What encouragement should give to my child who is very anti-social? She is 7 years old and does not join in with school activities. She wants to be always alone.
I have already talked to her heart to heart on what is the problem. But her response would always be that she likes it better when she's not with other children. Sometimes though she plays with other kids but that's for only a couple of minutes and she's withdrawn into herself again. What should I do? I want her to have a healthy interaction with other children.
Your daughter is still very young and has no idea what the phrase anti-social actually means. There could be a very good reason why she likes to be alone (perhaps she likes to be peaceful, perhaps she is shy and lacks confidence?) but if you think there may be a bigger issue it would be a good idea to talk to her teachers to see if there have been any incidents at school that have made her withdraw from friendship groups.
It's not clear from your question if your daughter is an only child or not, but if she is then she will be used to spending time alone and therefore might feel overwhelmed by the company of other children.
My own son (who is now nine and VERY sociable!) spent the first few years of his life as a bit of a loner and preferred to either be alone or with an adult for company.

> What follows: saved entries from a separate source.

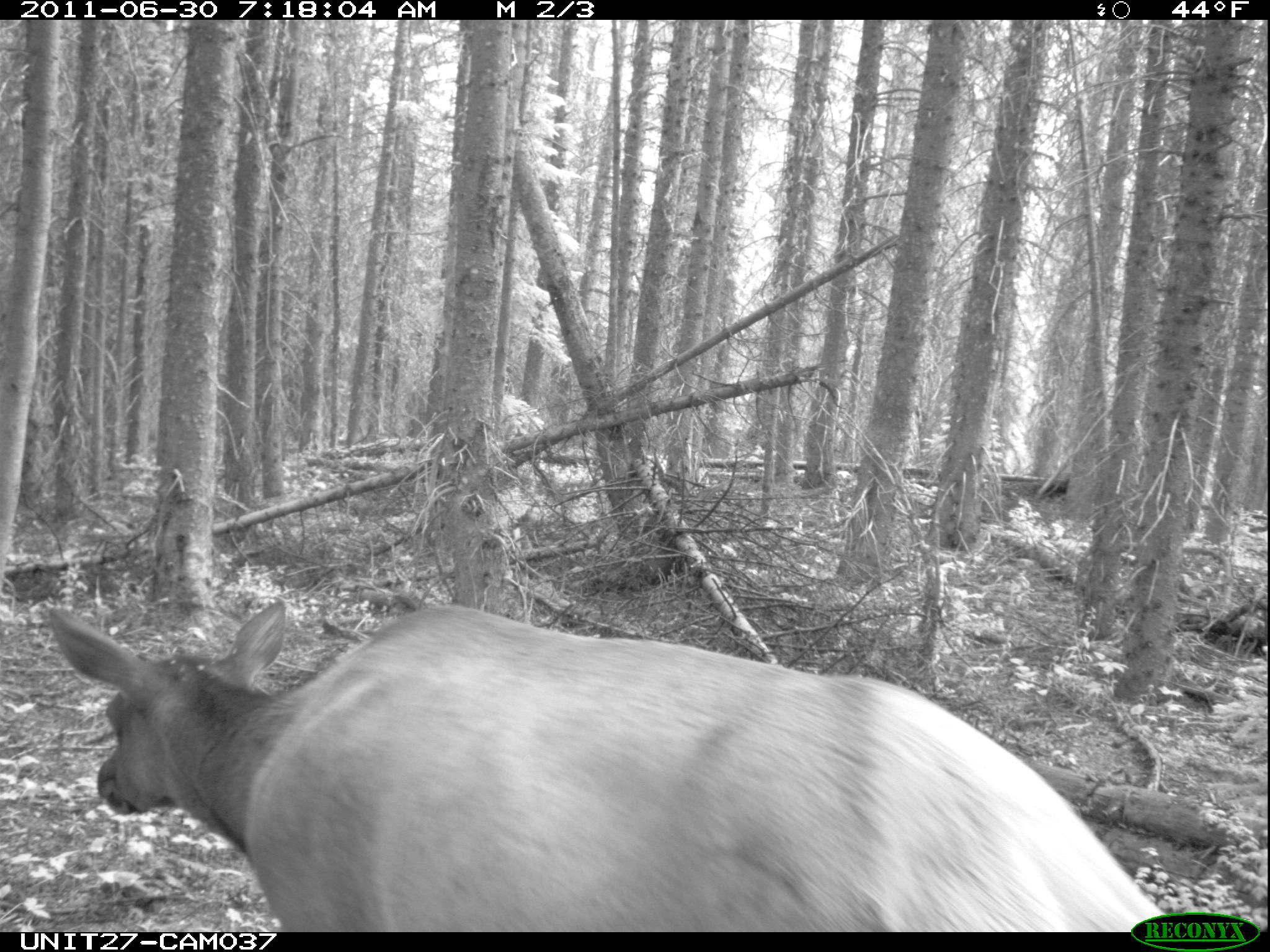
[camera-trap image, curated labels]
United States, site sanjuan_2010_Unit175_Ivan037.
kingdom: Animalia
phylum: Chordata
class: Mammalia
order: Artiodactyla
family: Cervidae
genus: Cervus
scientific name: Cervus elaphus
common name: red deer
Cervus elaphus (red deer).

We discovered that he would steer clear of large groups of noisy children because he had a hearing deficiency and found it very difficult to differentiate between different people when they were all talking in a group. He became frustrated because he couldn't work out who was saying what and found it was easier to be alone. I am not suggesting that your daughter has a hearing problem, but it might be worth asking your doctor for some advice as you never know. Some children who are on the spectrum for autism also prefer to be alone and again I am NOT suggesting this is the case, but it's worth getting your daughter checked out.

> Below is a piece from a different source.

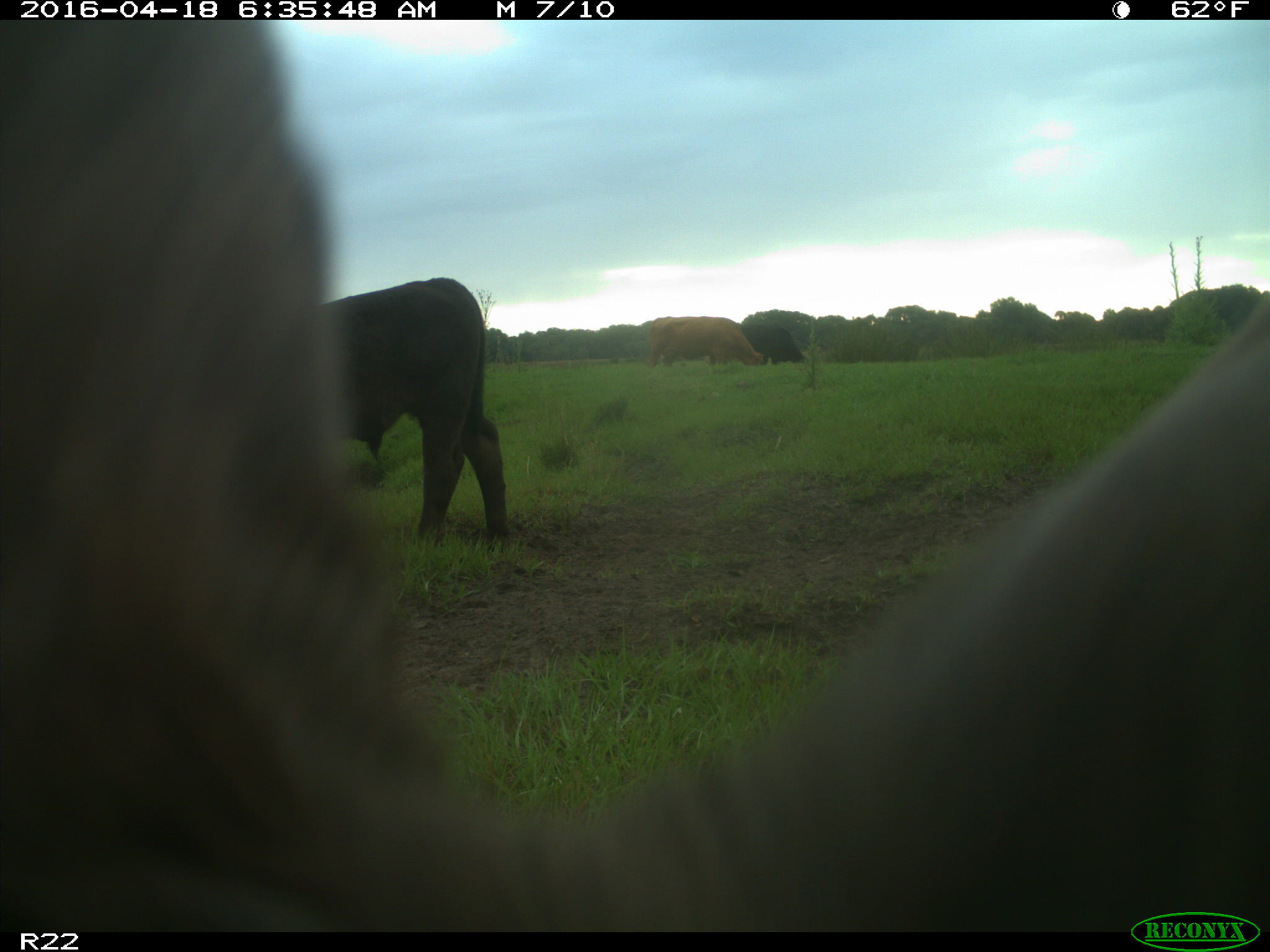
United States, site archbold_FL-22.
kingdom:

It seems that you are more concerned about your daughter not joining in than she is, and this is understandable. We all want our children to have friends to play with and to feel included in group sessions both in and out of school. However, if she appears happy and settled at school and doesn't seem to be unduly bothered by playing alone then I wouldn't worry too much. Explore all of the options mentioned above and talk to her teachers at length because they will be able to offer a real insight into your daughter's behaviour during the school day, when you can't be with her.
It would also be useful to talk to your health visitor, and if you are really keen to introduce your daughter to some new friends just do it very casually. Don't force her into situations which will make her feel uncomfortable. Instead invite one of your friends and their child for a quick after school cup of tea and see how that goes. It could be that by doing this little and often your daughter will develop friendships and feel more comfortable in the company of other children. Good luck!